OpenWolf (cytostack/openwolf) is our upstream project. While OpenOwl is architecturally different (OpenCode vs Claude Code), many concepts, patterns, and security findings are transferable. We need a structured process for periodically reviewing upstream developments without attempting mechanical feature porting.

Proposed Process

Periodic Upstream Review (suggested: bi-weekly or on notable upstream activity)

Each OpenWolf PR/issue gets classified into one of three buckets:

Classification Meaning Action
Adopt Concept applies directly to OpenOwl Implement or investigate promptly
Adapt Concept is relevant but needs OpenCode-native reimplementation Design and schedule
Skip Claude-specific or not applicable No action, note why

What to extract, not what to port

The key distinction: we port concepts and problems solved, not implementations. The implementation layer is fundamentally different (Claude Code SDK hooks vs OpenCode plugin hooks).

Example: OpenWolf PR #18 (worktree brain sharing) — the problem (shared brain files across worktrees) is universal. The implementation (parsing .git file, two-tier .wolf/ structure) may be transferable but must be validated against OpenCode's architecture.

Special categories

  • Security items — Always triage as Adopt regardless of scope. Dashboard auth, network exposure, and input validation issues likely apply to both projects.
  • Scanner enhancements — Language/framework support may differ since Claude Code and OpenCode may have different file-type affinities, but the pattern of extending scanner heuristics is transferable.
  • Dashboard features — UI/UX improvements and data visualizations are likely directly applicable since both use React.

Known Caveats and Gaps

  1. Hook architecture mismatch — OpenWolf uses Claude Code's PreToolUse/PostToolUse SDK hooks. OpenOwl uses OpenCode's tool.before/tool.after plugin hooks. A feature that depends on Claude-specific hook capabilities (e.g., tool parameter interception semantics) may not have a direct OpenCode equivalent.

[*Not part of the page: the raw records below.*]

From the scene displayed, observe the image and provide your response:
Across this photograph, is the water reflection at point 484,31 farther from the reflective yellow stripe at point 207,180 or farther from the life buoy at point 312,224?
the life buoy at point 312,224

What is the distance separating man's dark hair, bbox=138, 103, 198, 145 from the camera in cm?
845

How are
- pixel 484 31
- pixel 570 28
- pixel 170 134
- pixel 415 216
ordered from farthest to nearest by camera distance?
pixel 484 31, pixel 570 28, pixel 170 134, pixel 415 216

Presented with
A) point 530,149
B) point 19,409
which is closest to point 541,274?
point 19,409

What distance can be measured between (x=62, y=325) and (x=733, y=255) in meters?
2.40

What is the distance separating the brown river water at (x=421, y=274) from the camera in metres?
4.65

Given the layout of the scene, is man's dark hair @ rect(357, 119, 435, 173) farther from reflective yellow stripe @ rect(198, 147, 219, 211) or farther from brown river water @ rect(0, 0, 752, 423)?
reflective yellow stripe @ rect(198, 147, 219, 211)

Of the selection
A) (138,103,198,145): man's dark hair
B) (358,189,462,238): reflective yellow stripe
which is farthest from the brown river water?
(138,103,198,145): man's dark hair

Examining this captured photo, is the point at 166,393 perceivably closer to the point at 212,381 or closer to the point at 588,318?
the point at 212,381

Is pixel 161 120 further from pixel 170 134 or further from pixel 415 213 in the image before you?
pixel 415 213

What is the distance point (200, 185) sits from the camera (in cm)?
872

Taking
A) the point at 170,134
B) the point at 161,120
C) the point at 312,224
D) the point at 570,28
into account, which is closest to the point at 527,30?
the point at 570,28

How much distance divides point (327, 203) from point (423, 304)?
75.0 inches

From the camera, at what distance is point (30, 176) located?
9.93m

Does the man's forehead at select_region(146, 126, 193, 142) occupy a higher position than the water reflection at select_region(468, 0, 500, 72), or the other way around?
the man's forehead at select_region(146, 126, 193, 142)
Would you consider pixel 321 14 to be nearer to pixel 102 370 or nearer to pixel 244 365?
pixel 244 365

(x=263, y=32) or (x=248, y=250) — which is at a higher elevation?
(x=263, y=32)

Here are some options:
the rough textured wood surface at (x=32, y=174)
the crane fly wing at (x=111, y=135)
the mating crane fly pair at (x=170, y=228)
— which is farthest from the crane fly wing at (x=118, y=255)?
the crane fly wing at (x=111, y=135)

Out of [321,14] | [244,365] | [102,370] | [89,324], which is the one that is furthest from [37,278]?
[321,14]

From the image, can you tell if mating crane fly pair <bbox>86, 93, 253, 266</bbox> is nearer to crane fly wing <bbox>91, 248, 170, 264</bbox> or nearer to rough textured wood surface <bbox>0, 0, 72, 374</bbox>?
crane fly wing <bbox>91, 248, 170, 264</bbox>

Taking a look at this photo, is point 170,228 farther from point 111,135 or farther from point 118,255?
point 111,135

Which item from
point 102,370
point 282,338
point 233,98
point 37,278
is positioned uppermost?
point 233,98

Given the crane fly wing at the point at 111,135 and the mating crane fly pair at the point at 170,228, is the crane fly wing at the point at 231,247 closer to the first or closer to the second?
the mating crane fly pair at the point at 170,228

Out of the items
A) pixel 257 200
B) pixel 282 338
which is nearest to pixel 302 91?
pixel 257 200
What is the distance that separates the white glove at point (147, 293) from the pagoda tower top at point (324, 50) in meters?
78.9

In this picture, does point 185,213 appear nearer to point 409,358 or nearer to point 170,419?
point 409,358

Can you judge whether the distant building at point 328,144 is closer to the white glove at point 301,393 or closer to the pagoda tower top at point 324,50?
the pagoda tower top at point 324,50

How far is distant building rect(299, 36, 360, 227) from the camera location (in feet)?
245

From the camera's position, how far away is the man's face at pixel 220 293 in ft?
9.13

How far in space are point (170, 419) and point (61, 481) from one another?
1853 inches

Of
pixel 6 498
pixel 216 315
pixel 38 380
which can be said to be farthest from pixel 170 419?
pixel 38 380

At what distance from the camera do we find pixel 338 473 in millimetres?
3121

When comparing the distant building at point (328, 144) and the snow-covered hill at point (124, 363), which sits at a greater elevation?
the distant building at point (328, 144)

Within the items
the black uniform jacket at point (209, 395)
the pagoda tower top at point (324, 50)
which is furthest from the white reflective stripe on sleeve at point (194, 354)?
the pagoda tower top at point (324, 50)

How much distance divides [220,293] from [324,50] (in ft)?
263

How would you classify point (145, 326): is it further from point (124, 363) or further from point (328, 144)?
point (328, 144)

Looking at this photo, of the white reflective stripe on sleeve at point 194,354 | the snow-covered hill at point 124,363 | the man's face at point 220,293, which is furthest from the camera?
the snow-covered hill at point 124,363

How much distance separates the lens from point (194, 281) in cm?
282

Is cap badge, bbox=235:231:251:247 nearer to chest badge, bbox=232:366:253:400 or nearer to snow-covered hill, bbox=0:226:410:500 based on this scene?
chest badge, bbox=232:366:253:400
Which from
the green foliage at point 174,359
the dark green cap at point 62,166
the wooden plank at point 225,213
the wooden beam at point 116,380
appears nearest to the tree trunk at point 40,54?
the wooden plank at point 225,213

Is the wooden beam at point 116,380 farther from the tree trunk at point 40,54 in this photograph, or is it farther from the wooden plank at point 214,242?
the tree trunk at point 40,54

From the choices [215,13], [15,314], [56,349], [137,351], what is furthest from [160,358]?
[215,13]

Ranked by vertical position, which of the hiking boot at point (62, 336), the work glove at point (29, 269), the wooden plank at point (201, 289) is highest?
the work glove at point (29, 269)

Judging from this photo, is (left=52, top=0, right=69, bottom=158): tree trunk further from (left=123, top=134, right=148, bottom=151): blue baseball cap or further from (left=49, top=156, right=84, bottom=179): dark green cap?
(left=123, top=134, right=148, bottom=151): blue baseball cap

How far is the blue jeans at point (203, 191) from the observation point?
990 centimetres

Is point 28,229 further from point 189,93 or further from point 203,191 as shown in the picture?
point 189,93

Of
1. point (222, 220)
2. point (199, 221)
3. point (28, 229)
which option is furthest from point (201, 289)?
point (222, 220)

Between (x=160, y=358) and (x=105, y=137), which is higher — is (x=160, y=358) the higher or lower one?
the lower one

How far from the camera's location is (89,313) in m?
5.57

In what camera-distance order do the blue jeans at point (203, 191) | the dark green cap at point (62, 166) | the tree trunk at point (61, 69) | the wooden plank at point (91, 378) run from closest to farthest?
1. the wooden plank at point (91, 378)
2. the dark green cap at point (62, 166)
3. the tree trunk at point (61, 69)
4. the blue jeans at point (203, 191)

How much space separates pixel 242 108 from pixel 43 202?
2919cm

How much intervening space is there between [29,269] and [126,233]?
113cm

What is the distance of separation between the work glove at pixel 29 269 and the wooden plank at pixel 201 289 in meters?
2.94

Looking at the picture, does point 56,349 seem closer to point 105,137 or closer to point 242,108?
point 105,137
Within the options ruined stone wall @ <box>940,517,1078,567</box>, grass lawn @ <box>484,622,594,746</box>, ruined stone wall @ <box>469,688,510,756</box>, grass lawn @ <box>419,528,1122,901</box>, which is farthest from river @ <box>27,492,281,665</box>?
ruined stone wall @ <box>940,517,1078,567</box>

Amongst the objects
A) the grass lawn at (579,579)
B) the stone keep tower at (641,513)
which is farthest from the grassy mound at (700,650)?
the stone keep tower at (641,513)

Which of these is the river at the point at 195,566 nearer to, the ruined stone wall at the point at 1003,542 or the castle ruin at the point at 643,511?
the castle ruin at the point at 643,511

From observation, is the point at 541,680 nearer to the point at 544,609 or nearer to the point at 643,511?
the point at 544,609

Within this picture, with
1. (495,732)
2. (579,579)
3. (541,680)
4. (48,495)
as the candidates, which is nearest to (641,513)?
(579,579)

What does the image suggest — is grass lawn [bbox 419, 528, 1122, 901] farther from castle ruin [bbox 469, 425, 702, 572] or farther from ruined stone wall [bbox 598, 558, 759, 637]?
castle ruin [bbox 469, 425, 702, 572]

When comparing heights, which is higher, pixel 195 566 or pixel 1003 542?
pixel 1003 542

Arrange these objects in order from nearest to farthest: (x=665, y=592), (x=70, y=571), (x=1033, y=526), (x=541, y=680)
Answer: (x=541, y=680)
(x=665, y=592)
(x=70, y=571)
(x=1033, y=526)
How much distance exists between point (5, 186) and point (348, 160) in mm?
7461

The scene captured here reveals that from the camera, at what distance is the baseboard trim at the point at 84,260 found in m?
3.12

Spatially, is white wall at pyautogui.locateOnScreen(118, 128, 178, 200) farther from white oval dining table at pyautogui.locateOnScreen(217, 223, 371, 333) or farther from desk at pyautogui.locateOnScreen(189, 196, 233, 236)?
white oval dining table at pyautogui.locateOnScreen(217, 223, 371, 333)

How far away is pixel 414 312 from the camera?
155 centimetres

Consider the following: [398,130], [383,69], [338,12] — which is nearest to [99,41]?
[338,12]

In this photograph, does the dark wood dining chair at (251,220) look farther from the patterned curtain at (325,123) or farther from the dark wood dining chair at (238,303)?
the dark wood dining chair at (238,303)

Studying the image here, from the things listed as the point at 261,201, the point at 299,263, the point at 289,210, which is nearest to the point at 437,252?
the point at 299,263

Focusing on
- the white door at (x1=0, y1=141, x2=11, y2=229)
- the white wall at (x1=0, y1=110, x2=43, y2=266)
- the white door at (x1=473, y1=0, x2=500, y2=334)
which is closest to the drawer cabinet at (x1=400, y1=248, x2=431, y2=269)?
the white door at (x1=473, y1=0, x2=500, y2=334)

  2. Command structure divergence — OpenWolf's CLI is openwolf init, openwolf scan, etc. OpenOwl's is npx openowl init, npx openowl scan. Feature parity at the CLI level doesn't mean implementation parity.

  3. Upstream may adopt our patterns — PR #9 (OpenCode support) shows upstream is aware of OpenCode. Future upstream changes may already account for OpenCode patterns, reducing the need for separate adaptation.

  4. Dependency differences — OpenWolf and OpenOwl may diverge in optional dependencies (chokidar, express, node-cron, ws). A feature relying on a dependency we've dropped may need rearchitecting.

  5. No guarantee of forward compatibility — Upstream breaking changes could invalidate assumptions in our adaptation layer. We should pin review to specific upstream versions/tags, not just follow main.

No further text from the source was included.